Problem to solve: Copy the data from the line containing "Time of clock at [612,253,664,312]: 8:12" through the end of the data, both ends included, switching "clock" to "watch" and leaving everything else unchanged. Leave the pictures out of your answer.

Provided records:
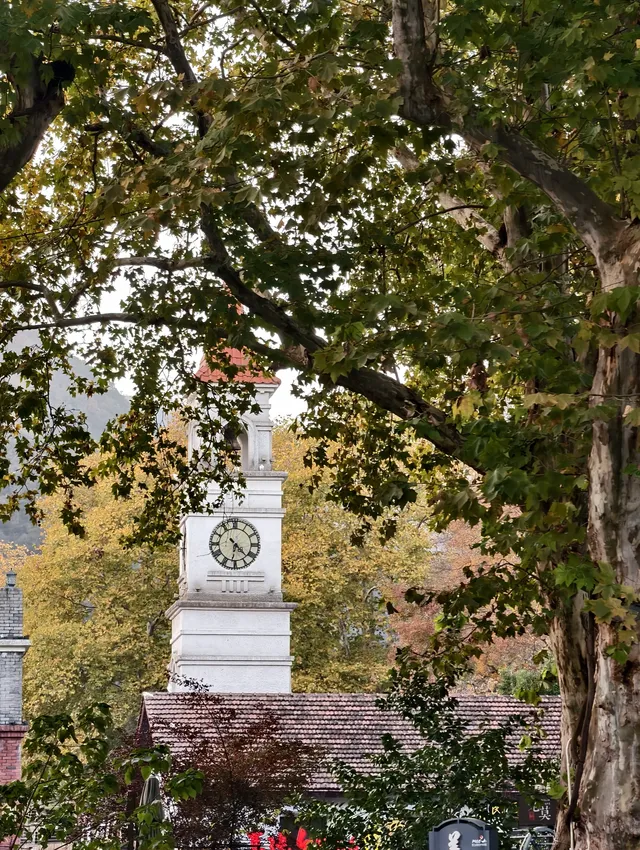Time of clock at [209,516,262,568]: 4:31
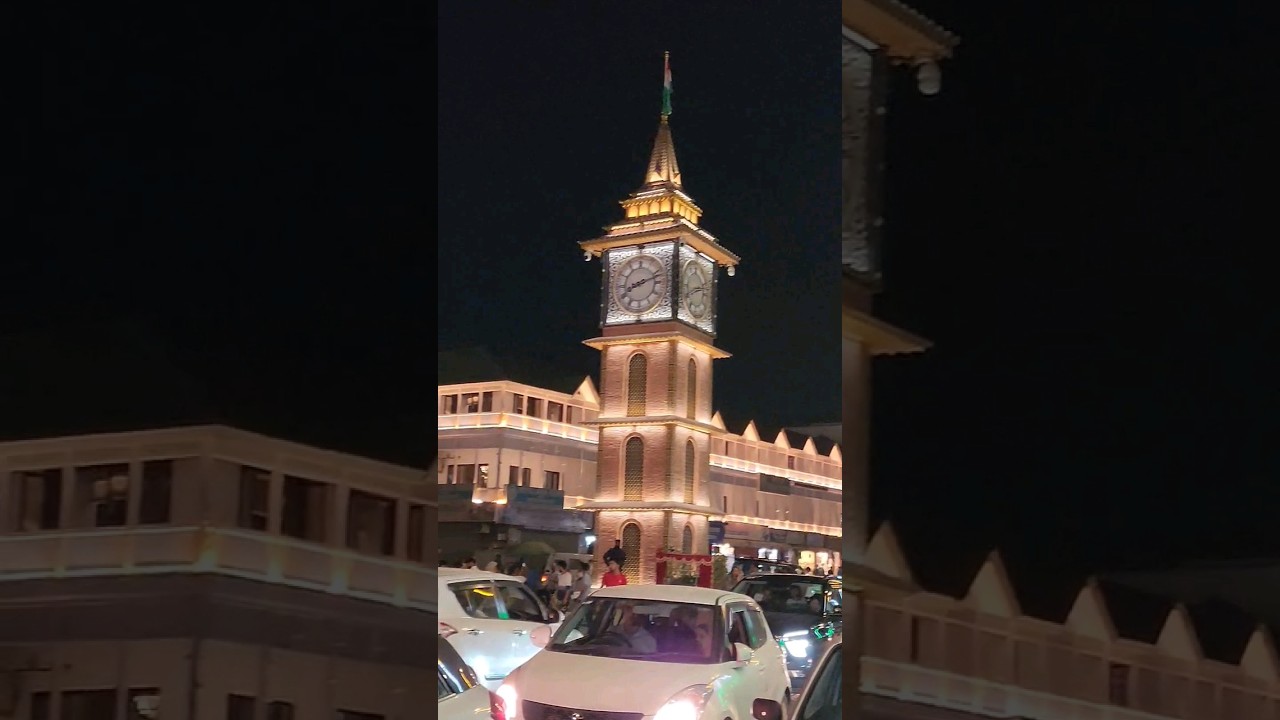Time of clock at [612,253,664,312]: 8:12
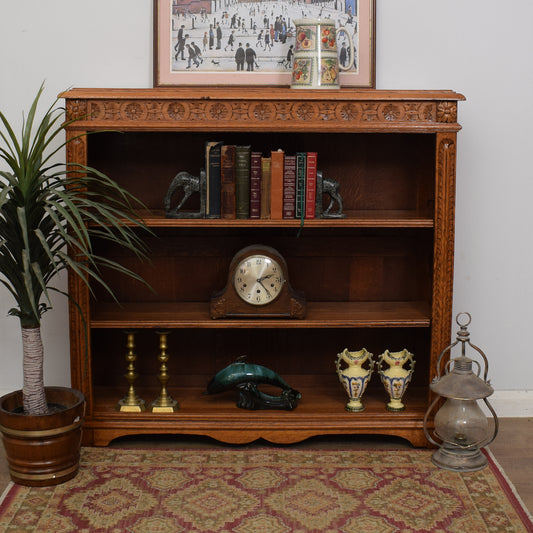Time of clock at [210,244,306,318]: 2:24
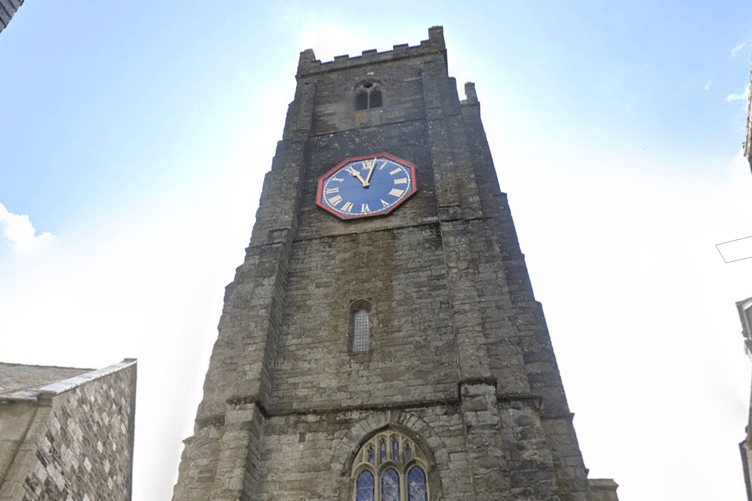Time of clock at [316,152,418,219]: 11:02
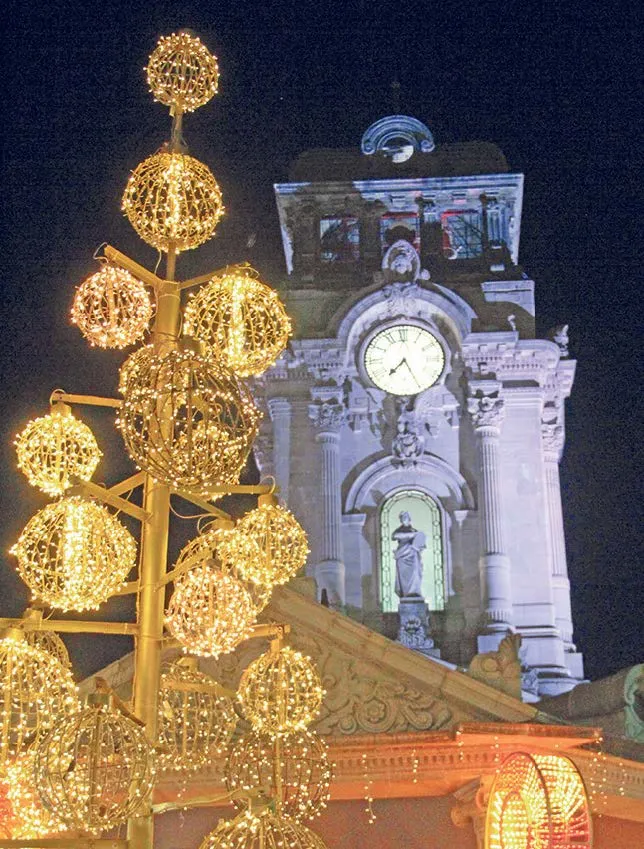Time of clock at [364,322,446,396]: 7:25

Answer to this task:
Time of watch at [612,253,664,312]: 8:12
Time of watch at [210,244,306,318]: 2:24
Time of watch at [316,152,418,219]: 11:02
Time of watch at [364,322,446,396]: 7:25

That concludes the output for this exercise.